----- Texte

Proche-OrientPar sa médiation, l'Egypte veut renouer avec son rôle historique
ATS
19.5.2021 - 08:27
L'Egypte cherche à renouer avec son rôle régional historique en offrant sa médiation dans le conflit en cours entre Israël et le Hamas. Ce nouvel embrasement a ramené Le Caire au centre du jeu diplomatique, alors que Washington fait profil bas dans les tractations internationales.
Keystone-SDA
19.05.2021, 08:27
ATS
En 2014, l'Egypte avait été à l'origine d'un cessez-le-feu après la guerre sanglante de plusieurs semaines entre l'Etat hébreu et le Hamas, mouvement islamiste au pouvoir dans la bande de Gaza, voisine de l'Egypte.
Dans cette nouvelle grande confrontation, entrée lundi dans sa deuxième semaine, les bombardements israéliens sur l'enclave palestinienne et les tirs de roquette de Gaza vers Israël ont tué au moins 230 personnes, en très grande majorité des Palestiniens.

----------
----- Données brutes

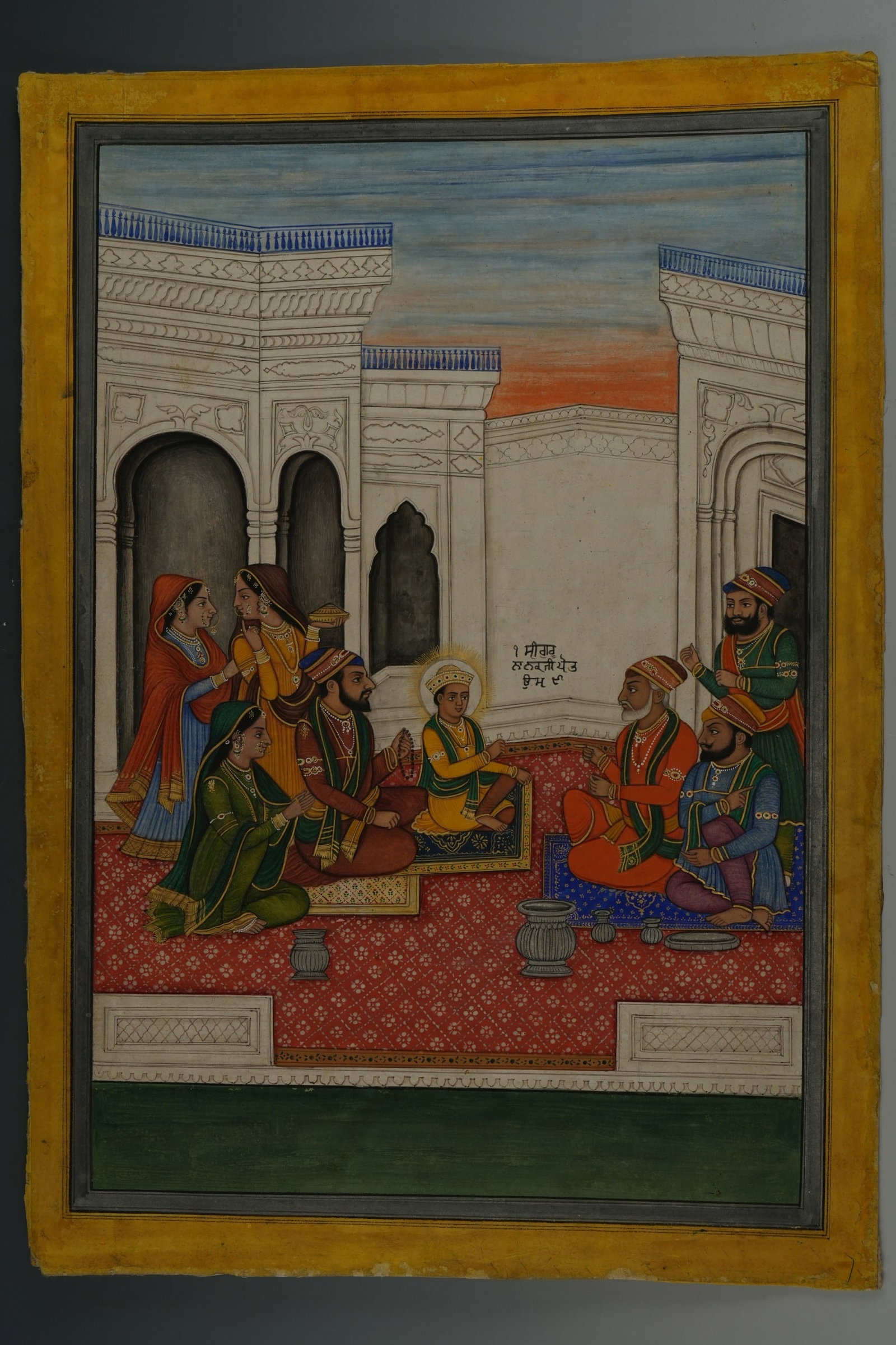AN INDIAN PUNJAB PAINTING DEPICTING 'SRI GURU NANAK JI AT AGE SIX', 19TH CENTURY.: This Indian miniature painting, executed in gouache on paper, depicts a narrative scene from a Janamsakhi (biographical account) of Guru Nanak. The central figure of a young Guru Nanak is shown with a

----------

Tâche A
Reproduisez mot pour mot le passage de l'article sur la médiation égyptienne qui va de « Dans cette nouvelle » jusqu'à « majorité des Palestiniens. » inclus.
Tâche B
Poursuivez l'article sur la médiation de l'Égypte entre Israël et le Hamas à la suite de sa dernière phrase.

Zone de réponse A
Dans cette nouvelle grande confrontation, entrée lundi dans sa deuxième semaine, les bombardements israéliens sur l'enclave palestinienne et les tirs de roquette de Gaza vers Israël ont tué au moins 230 personnes, en très grande majorité des Palestiniens.

Zone de réponse B
Ce nouvel embrasement a ramené Le Caire au coeur du jeu diplomatique, alors qu'il a créé l'embarras parmi les pays arabes, notamment du golfe Persique, ayant récemment normalisé leurs relations avec l'Etat hébreu.
Equipe sur le terrain
Mardi, Le Caire a promis «500 millions de dollars pour la reconstruction» à Gaza après les bombardements et des «entreprises égyptiennes pour mener les travaux».
Les Etats-Unis, qui font jusque-là profil bas dans les tractations diplomatiques, ont demandé au Caire et à d'autres alliés arabes, dont Tunis et Doha, de s'investir pour obtenir un cessez-le-feu.
«Dans une région où les 'Etats de la normalisation' étendent leur relation avec Israël, l'Egypte [...] a intérêt à utiliser sa proximité géographique avec Gaza comme levier diplomatique», affirme à l'AFP Tareq Baconi, expert du cercle de réflexion Crisis Group.
Lundi, le président Abdel Fattah al-Sissi a fait un point sur ces efforts de médiation avec son homologue français Emmanuel Macron, lors d'une rencontre à l'Elysée. Concrètement, une délégation égyptienne se trouve sur le terrain en Israël et dans les territoires palestiniens pour encourager un cessez-le-feu.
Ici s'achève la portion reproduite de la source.